CQRS and Saga Pattern in .NET: Building Reliable Distributed Workflows

Project

GitHub placeholder: cqrs-saga-dotnet

The project is intended to show a realistic order workflow:

• OrderService accepts commands and owns the order aggregate.
• InventoryService reserves and releases stock.
• PaymentService charges and refunds payment.
• ShippingService creates shipments.
• SagaOrchestrator coordinates the cross-service workflow.
• An outbox table guarantees that committed state changes eventually publish integration events.

The Problem CQRS and Saga Solve

Most systems begin with one model:

public class Order
{
    public Guid Id { get; set; }
    public string CustomerId { get; set; } = "";
    public decimal Total { get; set; }
    public string Status { get; set; } = "Draft";
}

The same model is used to create orders, validate checkout, update status, render lists, calculate dashboards, and expose reports. That works until two pressures appear.

First, write behavior becomes richer. Creating an order is no longer a simple insert. It validates customer limits, checks product availability, applies discounts, emits events, and enforces invariants. The write model becomes behavior-heavy.

Second, read behavior becomes performance-heavy. The product page wants denormalized rows. The admin dashboard wants filters. The customer mobile app wants a small projection. The finance report wants historical totals. The read model wants to be optimized for queries, not business rules.

CQRS addresses this by separating the write side from the read side. Saga addresses a different problem: what happens when one business operation spans multiple services and no single database transaction can cover all of them?

CQRS in One Sentence

Command Query Responsibility Segregation separates operations that change state from operations that read state.

• Command: expresses an intent to change the system, such as PlaceOrder, CancelOrder, or ApproveRefund.
• Query: asks for data without changing state, such as GetOrderDetails, SearchOrders, or GetCustomerOrderHistory.

CQRS does not require event sourcing, microservices, Kafka, or multiple databases.
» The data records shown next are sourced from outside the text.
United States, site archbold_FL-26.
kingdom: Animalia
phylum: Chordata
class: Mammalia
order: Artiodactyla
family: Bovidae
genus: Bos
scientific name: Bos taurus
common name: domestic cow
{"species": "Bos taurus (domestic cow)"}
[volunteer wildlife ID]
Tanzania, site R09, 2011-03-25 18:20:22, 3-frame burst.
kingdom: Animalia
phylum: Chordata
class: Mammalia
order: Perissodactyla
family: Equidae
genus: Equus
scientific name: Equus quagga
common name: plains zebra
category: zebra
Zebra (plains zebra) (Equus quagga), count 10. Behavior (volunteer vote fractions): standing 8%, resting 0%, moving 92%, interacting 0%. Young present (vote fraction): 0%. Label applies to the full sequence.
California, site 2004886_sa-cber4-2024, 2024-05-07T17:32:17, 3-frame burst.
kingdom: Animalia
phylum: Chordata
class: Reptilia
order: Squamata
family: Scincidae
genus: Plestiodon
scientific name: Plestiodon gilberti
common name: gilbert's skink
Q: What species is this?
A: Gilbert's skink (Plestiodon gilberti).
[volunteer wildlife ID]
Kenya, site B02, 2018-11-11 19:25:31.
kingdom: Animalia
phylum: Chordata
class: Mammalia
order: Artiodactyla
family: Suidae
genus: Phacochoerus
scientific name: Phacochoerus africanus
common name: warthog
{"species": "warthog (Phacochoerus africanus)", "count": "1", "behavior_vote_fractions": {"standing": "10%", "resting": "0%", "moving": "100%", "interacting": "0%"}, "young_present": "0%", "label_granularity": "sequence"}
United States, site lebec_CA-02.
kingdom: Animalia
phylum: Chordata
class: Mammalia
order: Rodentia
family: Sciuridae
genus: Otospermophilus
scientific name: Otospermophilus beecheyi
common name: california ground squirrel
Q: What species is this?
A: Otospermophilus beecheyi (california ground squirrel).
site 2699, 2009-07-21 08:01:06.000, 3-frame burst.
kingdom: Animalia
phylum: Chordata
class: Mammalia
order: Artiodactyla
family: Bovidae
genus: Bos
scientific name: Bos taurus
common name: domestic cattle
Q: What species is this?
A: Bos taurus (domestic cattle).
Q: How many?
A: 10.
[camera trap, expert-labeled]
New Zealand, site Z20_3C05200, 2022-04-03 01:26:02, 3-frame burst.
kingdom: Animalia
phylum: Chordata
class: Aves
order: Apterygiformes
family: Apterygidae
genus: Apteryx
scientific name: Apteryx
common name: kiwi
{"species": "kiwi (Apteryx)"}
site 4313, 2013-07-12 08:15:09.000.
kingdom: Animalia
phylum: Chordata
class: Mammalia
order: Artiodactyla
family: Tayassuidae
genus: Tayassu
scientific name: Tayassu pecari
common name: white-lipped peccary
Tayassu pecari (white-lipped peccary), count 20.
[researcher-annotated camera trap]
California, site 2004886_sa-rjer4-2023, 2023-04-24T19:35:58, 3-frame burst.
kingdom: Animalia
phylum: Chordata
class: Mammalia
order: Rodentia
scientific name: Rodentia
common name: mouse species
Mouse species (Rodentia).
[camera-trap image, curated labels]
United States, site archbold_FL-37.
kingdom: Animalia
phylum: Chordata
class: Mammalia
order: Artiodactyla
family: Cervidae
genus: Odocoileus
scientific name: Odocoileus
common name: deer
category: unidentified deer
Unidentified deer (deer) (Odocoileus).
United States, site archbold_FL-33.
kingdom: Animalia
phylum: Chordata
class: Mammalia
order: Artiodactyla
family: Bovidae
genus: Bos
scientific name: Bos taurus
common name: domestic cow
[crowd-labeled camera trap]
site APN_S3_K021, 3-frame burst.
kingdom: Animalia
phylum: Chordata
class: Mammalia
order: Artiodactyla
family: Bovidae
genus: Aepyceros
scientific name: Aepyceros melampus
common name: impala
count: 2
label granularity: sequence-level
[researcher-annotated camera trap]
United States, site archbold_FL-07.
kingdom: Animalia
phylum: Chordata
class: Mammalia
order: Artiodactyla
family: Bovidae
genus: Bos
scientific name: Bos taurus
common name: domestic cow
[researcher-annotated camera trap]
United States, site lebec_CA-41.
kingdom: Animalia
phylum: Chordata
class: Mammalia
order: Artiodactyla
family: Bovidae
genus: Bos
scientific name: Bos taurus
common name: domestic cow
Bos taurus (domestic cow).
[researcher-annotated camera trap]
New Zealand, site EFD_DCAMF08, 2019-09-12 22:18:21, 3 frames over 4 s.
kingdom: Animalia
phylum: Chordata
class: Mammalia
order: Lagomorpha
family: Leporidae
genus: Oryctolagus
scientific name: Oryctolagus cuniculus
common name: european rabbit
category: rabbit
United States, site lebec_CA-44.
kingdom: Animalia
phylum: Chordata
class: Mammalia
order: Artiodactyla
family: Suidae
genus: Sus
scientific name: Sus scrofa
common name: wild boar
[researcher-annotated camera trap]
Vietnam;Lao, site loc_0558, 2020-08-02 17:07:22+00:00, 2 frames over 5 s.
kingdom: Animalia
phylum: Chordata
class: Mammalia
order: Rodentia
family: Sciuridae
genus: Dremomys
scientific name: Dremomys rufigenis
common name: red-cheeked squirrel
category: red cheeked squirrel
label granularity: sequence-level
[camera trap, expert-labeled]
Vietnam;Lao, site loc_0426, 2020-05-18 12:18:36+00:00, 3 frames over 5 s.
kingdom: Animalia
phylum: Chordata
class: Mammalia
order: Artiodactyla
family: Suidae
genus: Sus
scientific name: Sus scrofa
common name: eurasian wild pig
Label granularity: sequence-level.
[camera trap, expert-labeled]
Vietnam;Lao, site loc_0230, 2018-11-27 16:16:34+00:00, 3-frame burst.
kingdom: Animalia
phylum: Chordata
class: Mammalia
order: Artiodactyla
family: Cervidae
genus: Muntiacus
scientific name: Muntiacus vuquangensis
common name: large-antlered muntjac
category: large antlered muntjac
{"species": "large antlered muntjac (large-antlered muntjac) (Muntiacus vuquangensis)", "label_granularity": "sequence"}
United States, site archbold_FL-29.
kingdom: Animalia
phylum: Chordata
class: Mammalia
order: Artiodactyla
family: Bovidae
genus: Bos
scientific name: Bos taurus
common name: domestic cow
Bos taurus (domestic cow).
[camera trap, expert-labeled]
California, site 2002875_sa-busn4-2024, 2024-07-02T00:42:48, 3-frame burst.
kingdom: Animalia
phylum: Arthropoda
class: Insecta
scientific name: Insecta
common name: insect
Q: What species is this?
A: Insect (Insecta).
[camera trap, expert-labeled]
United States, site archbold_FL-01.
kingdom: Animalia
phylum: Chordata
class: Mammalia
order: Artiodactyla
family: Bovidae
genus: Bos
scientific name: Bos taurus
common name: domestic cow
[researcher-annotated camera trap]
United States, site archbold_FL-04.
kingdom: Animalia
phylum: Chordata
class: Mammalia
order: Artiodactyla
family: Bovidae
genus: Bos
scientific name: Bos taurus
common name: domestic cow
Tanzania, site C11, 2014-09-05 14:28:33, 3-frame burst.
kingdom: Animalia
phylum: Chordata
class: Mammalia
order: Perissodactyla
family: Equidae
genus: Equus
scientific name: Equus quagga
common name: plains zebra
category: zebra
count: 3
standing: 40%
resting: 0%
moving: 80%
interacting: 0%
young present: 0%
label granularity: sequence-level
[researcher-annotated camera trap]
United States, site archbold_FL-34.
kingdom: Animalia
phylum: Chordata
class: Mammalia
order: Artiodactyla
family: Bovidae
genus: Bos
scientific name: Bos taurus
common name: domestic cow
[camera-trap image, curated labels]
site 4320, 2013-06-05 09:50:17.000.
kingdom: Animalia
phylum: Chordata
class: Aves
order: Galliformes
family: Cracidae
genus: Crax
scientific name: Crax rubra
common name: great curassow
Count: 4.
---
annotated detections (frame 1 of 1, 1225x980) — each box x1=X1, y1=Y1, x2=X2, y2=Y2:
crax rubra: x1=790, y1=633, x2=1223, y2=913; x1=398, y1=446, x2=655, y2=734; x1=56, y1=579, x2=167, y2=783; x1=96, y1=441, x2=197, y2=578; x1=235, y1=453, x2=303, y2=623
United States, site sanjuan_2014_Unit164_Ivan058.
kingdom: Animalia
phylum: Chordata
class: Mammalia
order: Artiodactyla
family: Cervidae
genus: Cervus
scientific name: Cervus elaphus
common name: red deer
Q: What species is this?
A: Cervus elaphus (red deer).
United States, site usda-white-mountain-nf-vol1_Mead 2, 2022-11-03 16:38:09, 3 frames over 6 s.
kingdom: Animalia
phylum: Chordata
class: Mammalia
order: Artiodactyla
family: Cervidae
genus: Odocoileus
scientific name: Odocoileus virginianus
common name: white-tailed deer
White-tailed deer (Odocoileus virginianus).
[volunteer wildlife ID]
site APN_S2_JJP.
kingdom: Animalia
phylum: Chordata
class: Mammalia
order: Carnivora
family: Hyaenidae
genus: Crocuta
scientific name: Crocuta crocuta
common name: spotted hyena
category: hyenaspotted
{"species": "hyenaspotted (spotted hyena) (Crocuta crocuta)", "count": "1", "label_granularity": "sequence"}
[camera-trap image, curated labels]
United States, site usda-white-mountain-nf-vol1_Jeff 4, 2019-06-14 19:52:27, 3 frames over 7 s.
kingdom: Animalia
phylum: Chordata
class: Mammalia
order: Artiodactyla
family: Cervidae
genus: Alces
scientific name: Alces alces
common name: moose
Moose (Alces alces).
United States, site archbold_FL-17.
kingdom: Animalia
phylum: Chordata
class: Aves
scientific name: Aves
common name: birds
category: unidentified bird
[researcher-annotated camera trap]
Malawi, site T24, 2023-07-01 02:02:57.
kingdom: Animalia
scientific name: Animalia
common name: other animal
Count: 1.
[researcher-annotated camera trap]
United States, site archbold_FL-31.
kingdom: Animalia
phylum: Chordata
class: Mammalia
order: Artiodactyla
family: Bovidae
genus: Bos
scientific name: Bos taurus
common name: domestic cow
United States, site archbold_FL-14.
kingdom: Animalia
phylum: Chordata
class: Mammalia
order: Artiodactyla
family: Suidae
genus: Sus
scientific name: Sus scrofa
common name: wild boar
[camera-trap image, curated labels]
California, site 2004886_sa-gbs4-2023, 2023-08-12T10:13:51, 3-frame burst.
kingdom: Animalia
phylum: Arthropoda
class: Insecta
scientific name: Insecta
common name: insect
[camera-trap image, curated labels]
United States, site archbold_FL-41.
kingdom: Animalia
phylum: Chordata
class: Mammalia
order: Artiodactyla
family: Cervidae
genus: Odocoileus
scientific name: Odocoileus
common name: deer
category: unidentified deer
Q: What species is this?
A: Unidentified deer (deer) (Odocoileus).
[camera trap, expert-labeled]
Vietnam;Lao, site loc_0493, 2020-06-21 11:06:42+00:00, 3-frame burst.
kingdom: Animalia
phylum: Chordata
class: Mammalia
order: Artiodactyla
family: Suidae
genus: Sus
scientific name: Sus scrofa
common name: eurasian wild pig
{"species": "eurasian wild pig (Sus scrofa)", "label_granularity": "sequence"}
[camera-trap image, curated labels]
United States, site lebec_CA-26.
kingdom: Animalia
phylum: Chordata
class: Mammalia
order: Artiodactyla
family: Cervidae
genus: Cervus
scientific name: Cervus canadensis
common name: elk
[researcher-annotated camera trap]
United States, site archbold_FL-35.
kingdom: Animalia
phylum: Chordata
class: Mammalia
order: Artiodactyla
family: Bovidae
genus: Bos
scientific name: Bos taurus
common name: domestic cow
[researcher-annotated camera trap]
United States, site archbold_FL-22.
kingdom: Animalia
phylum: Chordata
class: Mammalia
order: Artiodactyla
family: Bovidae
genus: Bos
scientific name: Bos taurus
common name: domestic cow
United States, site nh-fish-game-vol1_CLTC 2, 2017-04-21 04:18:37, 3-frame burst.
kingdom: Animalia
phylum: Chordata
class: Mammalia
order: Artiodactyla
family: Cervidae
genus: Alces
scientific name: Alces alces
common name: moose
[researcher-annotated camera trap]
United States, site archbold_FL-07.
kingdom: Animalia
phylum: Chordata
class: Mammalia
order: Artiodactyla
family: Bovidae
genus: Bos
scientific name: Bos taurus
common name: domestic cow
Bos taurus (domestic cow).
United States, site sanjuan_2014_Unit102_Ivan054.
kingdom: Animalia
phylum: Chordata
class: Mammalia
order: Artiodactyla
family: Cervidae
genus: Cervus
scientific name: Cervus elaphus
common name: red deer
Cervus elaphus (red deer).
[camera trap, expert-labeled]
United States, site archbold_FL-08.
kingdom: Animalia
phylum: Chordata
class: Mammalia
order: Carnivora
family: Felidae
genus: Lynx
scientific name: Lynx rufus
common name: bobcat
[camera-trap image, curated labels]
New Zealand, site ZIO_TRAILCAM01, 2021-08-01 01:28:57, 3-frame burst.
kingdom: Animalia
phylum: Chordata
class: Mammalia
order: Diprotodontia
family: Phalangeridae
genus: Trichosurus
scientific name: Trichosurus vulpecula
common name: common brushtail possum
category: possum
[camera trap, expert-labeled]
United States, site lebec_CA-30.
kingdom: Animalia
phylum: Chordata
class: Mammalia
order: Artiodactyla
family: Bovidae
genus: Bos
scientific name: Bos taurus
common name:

At its simplest, it is a code organization pattern inside one .NET application.

A Practical .NET CQRS Shape

A common .NET implementation uses MediatR to route commands and queries to handlers.

public sealed record PlaceOrderCommand(
    Guid CustomerId,
    IReadOnlyList<OrderLineRequest> Lines
) : IRequest<Guid>;

public sealed record OrderLineRequest(Guid ProductId, int Quantity, decimal UnitPrice);

The handler owns write-side behavior:

public sealed class PlaceOrderHandler : IRequestHandler<PlaceOrderCommand, Guid>
{
    private readonly OrdersDbContext _db;
    private readonly ISystemClock _clock;

    public PlaceOrderHandler(OrdersDbContext db, ISystemClock clock)
    {
        _db = db;
        _clock = clock;
    }

    public async Task<Guid> Handle(PlaceOrderCommand command, CancellationToken cancellationToken)
    {
        var order = Order.Place(
            customerId: command.CustomerId,
            lines: command.Lines.Select(x => new OrderLine(x.ProductId, x.Quantity, x.UnitPrice)),
            placedAt: _clock.UtcNow
        );

        _db.Orders.Add(order);
        await _db.SaveChangesAsync(cancellationToken);

        return order.Id;
    }
}

The query side is intentionally simpler. It does not load aggregates unless it must. It can project directly into response models.

public sealed record GetOrderDetailsQuery(Guid OrderId) : IRequest<OrderDetailsDto?>;

public sealed record OrderDetailsDto(
    Guid Id,
    string Status,
    decimal Total,
    IReadOnlyList<OrderLineDto> Lines
);

public sealed class GetOrderDetailsHandler
    : IRequestHandler<GetOrderDetailsQuery, OrderDetailsDto?>
{
    private readonly OrdersDbContext _db;

    public GetOrderDetailsHandler(OrdersDbContext db)
    {
        _db = db;
    }

    public Task<OrderDetailsDto?> Handle(
        GetOrderDetailsQuery query,
        CancellationToken cancellationToken)
    {
        return _db.Orders
            .AsNoTracking()
            .Where(order => order.Id == query.OrderId)
            .Select(order => new OrderDetailsDto(
                order.Id,
                order.Status,
                order.Total,
                order.Lines.Select(line => new OrderLineDto(
                    line.ProductId,
                    line.Quantity,
                    line.UnitPrice
                )).ToList()
            ))
            .SingleOrDefaultAsync(cancellationToken);
    }
}

The important part is not MediatR. The important part is that write logic and read logic evolve independently.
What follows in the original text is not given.